# Apache Config



## Bleem (11. Oktober 2004)

Wo in meiner httpd.conf von meinem Apache Server kann ich das umstellen
das wenn ich in meinem Browser ein gebe

http://localhost/main

das er mir dann den inhalt anzeigt und nicht sagt:
Forbidden
You don't have permission to access / on this server.

Additionally, a 404 Not Found error was encountered while trying to use an ErrorDocument to handle the request.


und wo kann ich umstellen das ich Variablen über die Url weiter geben kann ?

-> http://www.blabla.com/index.php?con=test


danke mfg Bleem


----------



## Arne Buchwald (11. Oktober 2004)

Bleem hat gesagt.:
			
		

> Wo in meiner httpd.conf von meinem Apache Server kann ich das umstellen
> das wenn ich in meinem Browser ein gebe
> 
> http://localhost/main
> ...


 -> Options +Indexes



> und wo kann ich umstellen das ich Variablen über die Url weiter geben kann ?
> 
> -> http://www.blabla.com/index.php?con=test


Variablen kannst du mit jeder x-beliebigen Scriptsprache auslesen.


----------



## Bleem (11. Oktober 2004)

Arne Buchwald hat gesagt.:
			
		

> Variablen kannst du mit jeder x-beliebigen Scriptsprache auslesen.



ne ich meine bei meiner Apache Config...das is ausgeschalten...wie kann ich das Aktivieren ?
Das ich per Php Variablen über die URL weiter geben kann..


----------



## Arne Buchwald (11. Oktober 2004)

Umgebungsvariablen kannst du nicht abstellen. Wenn du in einer HTML-Seite index.php?action=foo&step=step2 stehen hast, werden diese per GET übergeben und kannst sie z.B. in PHP per $_GET['action'] auslesen.

P.S.: Bitte in Zukunft ein wenig mehr auf Rechtschreibung und Grammatik achten.


----------



## Bleem (11. Oktober 2004)

Arne Buchwald hat gesagt.:
			
		

> Umgebungsvariablen kannst du nicht abstellen. Wenn du in einer HTML-Seite index.php?action=foo&step=step2 stehen hast, werden diese per GET übergeben und kannst sie z.B. in PHP per $_GET['action'] auslesen.



nene  du verstehst nicht was ich meine 

Also folgendes...
z.B: diese URL http://www.bla.com/index.php?con=test

und jetzt schreib ich in der index.php

echo "$con";

und dann schreibt er mir da test rein !

ich muss das (so hat mir das wer gesagt) aber zuerst in der Apache Config einstellen das er mir das macht, zur zeit macht er nix ! 




			
				Arne Buchwald hat gesagt.:
			
		

> -> Options +Indexes


sagt mir nix...kann googlen so viel ich will....kenn mich mit APACHE CONFIG NIX AUS...was ich da so im Google finde sagt mir nichts...


----------



## Arne Buchwald (11. Oktober 2004)

Bleem hat gesagt.:
			
		

> nene  du verstehst nicht was ich meine
> 
> Also folgendes...
> z.B: diese URL http://www.bla.com/index.php?con=test
> ...

ZIEL 1 — Gib aus dem Forenthread zur Apache-Konfiguration den Abschnitt wortgetreu aus, beginnend mit „und jetzt schreib“ und weiter bis einschließlich „macht er nix !“.
ZIEL 2 — Gib die Zeilen zu den Blutausstrichen als nummerierte Liste ohne Leerzeilen wieder, beginnend mit der Zeile mit „One tile cut from a larger photomicrograph.“ und weiter bis einschließlich der letzten Zeile. Die Bilder lässt du dabei weg.

DATENZEILEN —
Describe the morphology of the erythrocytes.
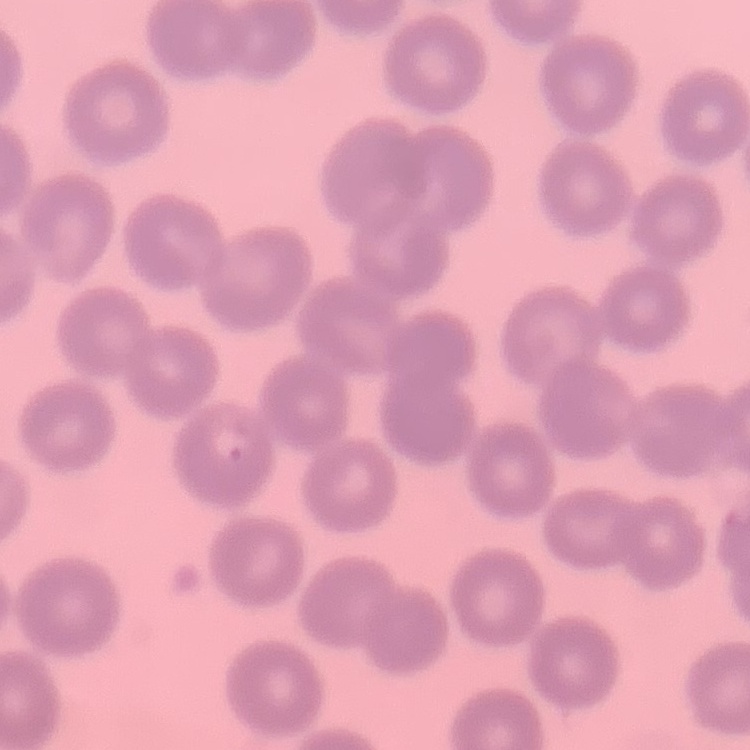

They show no rouleaux formation.

preparation = thin blood smear
stain = Field's or Giemsa
image type = one tile cut from a larger photomicrograph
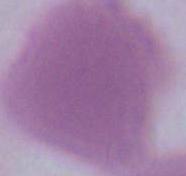
Summary:
  - Modality: photomicrograph
  - Identification: erythrocyte
  - Magnification: 1000x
Assess the morphology of the erythrocytes.
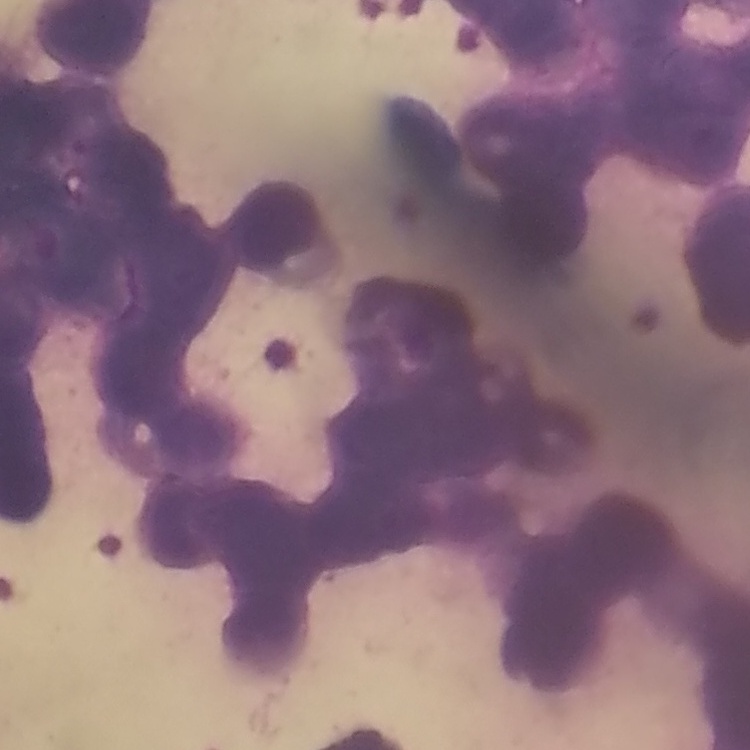
They show rouleaux formation.

One tile cut from a larger photomicrograph. Field's or Giemsa stain. Thin peripheral smear.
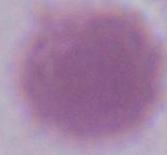
Captured at 1000x magnification. Photomicrograph. A red blood cell is seen.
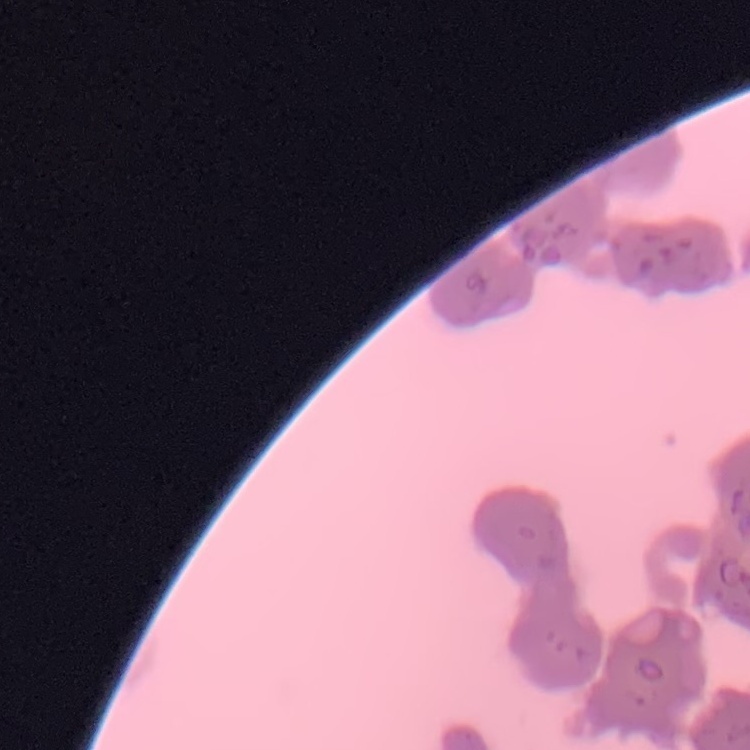

Summary:
  - Erythrocyte morphology: rouleaux formation
  - Stain: Field's or Giemsa
  - Image type: one tile cut from a larger photomicrograph
  - Preparation: thin blood smear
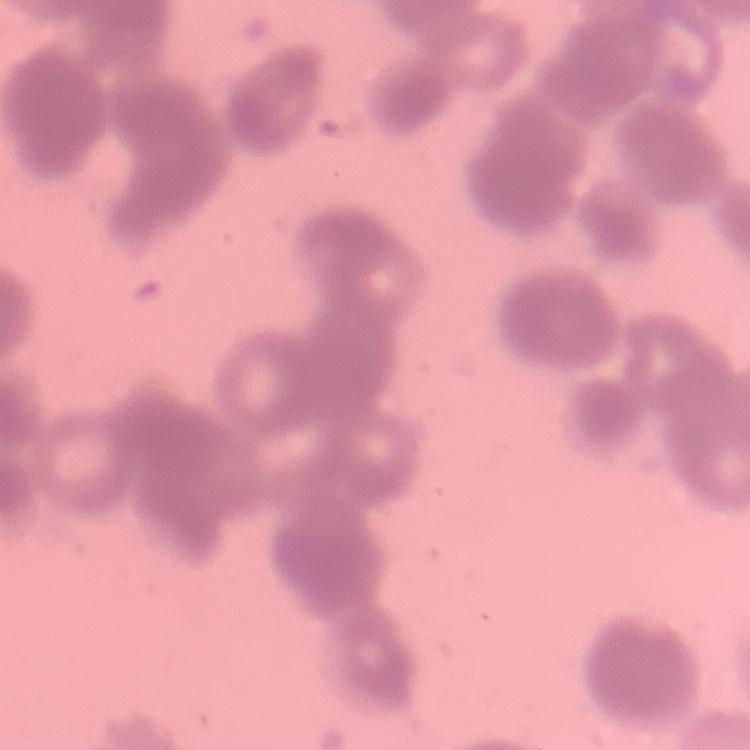
Summary:
  - Red blood cell morphology: rouleaux formation
  - Image type: square crop of a larger photomicrograph
  - Stain: Field's or Giemsa
  - Preparation: thin peripheral smear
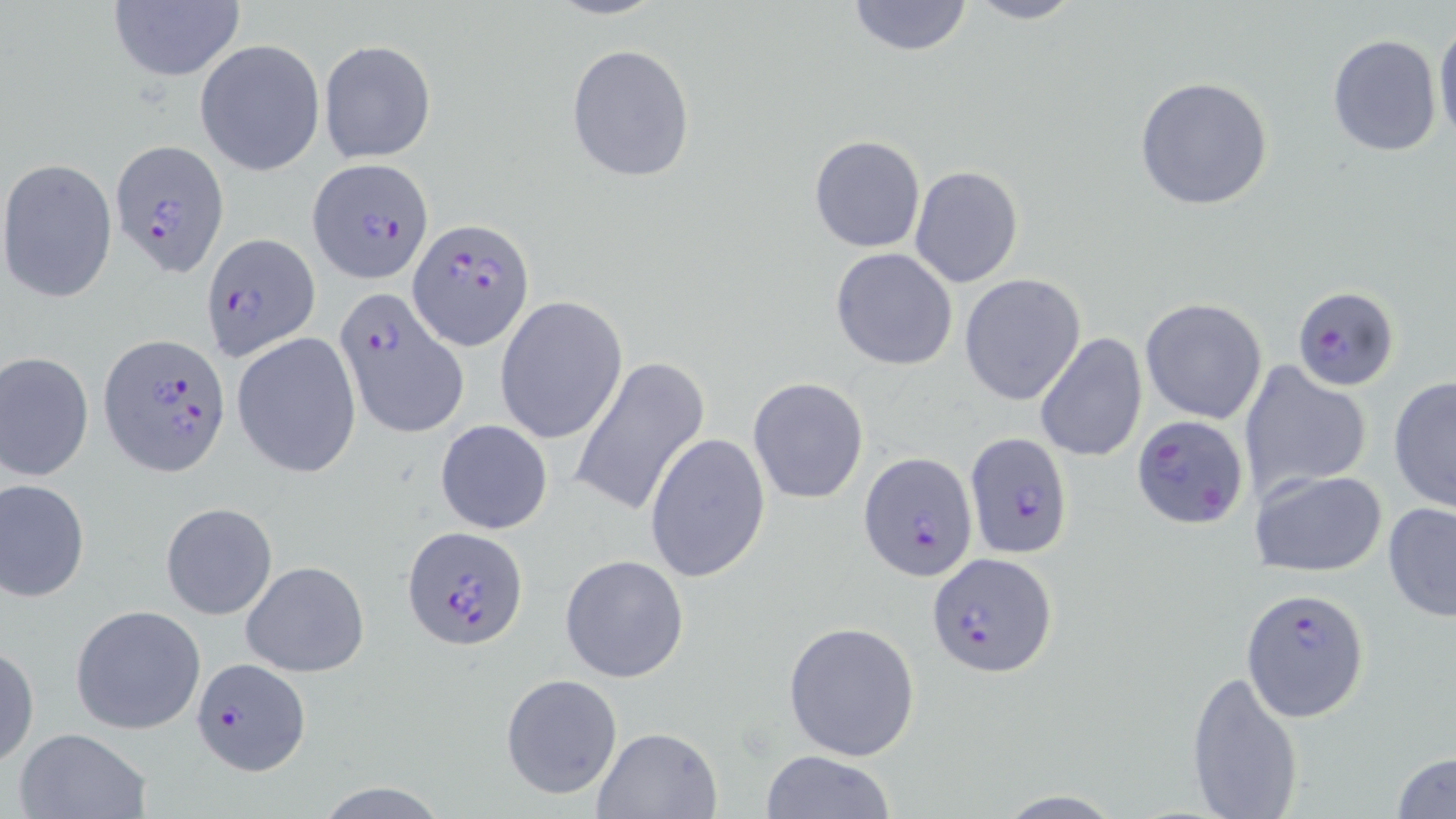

VOLLSTÄNDIGE ANTWORT 1 —
und jetzt schreib ich in der index.php

echo "$con";

und dann schreibt er mir da test rein !

ich muss das (so hat mir das wer gesagt) aber zuerst in der Apache Config einstellen das er mir das macht, zur zeit macht er nix !

VOLLSTÄNDIGE ANTWORT 2 —
1. One tile cut from a larger photomicrograph. Field's or Giemsa stain. Thin peripheral smear.
2. Captured at 1000x magnification. Photomicrograph. A red blood cell is seen.
3. Summary:
4.   - Erythrocyte morphology: rouleaux formation
5.   - Stain: Field's or Giemsa
6.   - Image type: one tile cut from a larger photomicrograph
7.   - Preparation: thin blood smear
8. Summary:
9.   - Red blood cell morphology: rouleaux formation
10.   - Image type: square crop of a larger photomicrograph
11.   - Stain: Field's or Giemsa
12.   - Preparation: thin peripheral smear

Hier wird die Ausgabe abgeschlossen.